Among Finlay’s predominant themes are the relation between Nature and Culture; the Sea as an instance of Nature’s sheer power and problematic beauty; (Neo)Classicism, with its attendant aesthetics, philosophy and politics, as the defining type of Western culture; and the French Revolution as an especially rich instance of Neoclassical thought and forms married to pastoral (gardening) imagery.

Prudence Carlson

Ian Hamilton Finlay 28 October 1925 – 27 March 2006 – Scottish sculptor, graphic artist and poet. He briefly attended Glasgow School of Art and first made his reputation as a writer, publishing short stories and plays in the 1950s. In 1961 he founded the Wild Hawthorn Press with Jessie McGuffie and within a few years had established himself internationally as Britain’s foremost concrete poet. His publications also played an important role in the initial dissemination of his work as a visual artist. As a sculptor, he has worked collaboratively in a wide range of materials, having his designs executed as stone-carvings, as constructed objects and even in the form of neon lighting.
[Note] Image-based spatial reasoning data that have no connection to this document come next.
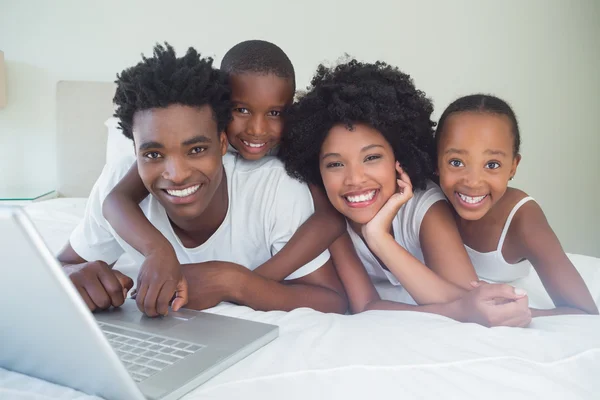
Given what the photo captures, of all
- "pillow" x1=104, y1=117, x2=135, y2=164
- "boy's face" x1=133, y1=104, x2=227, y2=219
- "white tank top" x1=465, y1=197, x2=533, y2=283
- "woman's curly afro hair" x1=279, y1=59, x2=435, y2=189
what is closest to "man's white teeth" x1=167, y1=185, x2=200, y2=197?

In 1966 Finlay and his wife, Sue, moved to the hillside farm of Stonypath, south-west of Edinburgh, and began to transform the surrounding acres into a unique garden, which he named Little Sparta. He revived the traditional notion of the poet’s garden, arranging ponds, trees and vegetation to provide a responsive environment for sundials, inscriptions, columns and garden temples. As the proponent of a rigorous classicism and as the defender of Little Sparta against the intrusions of local bureaucracy, he insisted on the role of the artist as a moralist who comments sharply on cultural affairs. The esteem won by Finlay’s artistic stance and style is attested by many important large-scale projects undertaken throughout the world. The ‘Sacred Grove’, created between 1980 and 1982 at the heart of the Kröller-Müller Sculpture Park, Otterlo, is one of the most outstanding examples of Finlay’s work outside Little Sparta.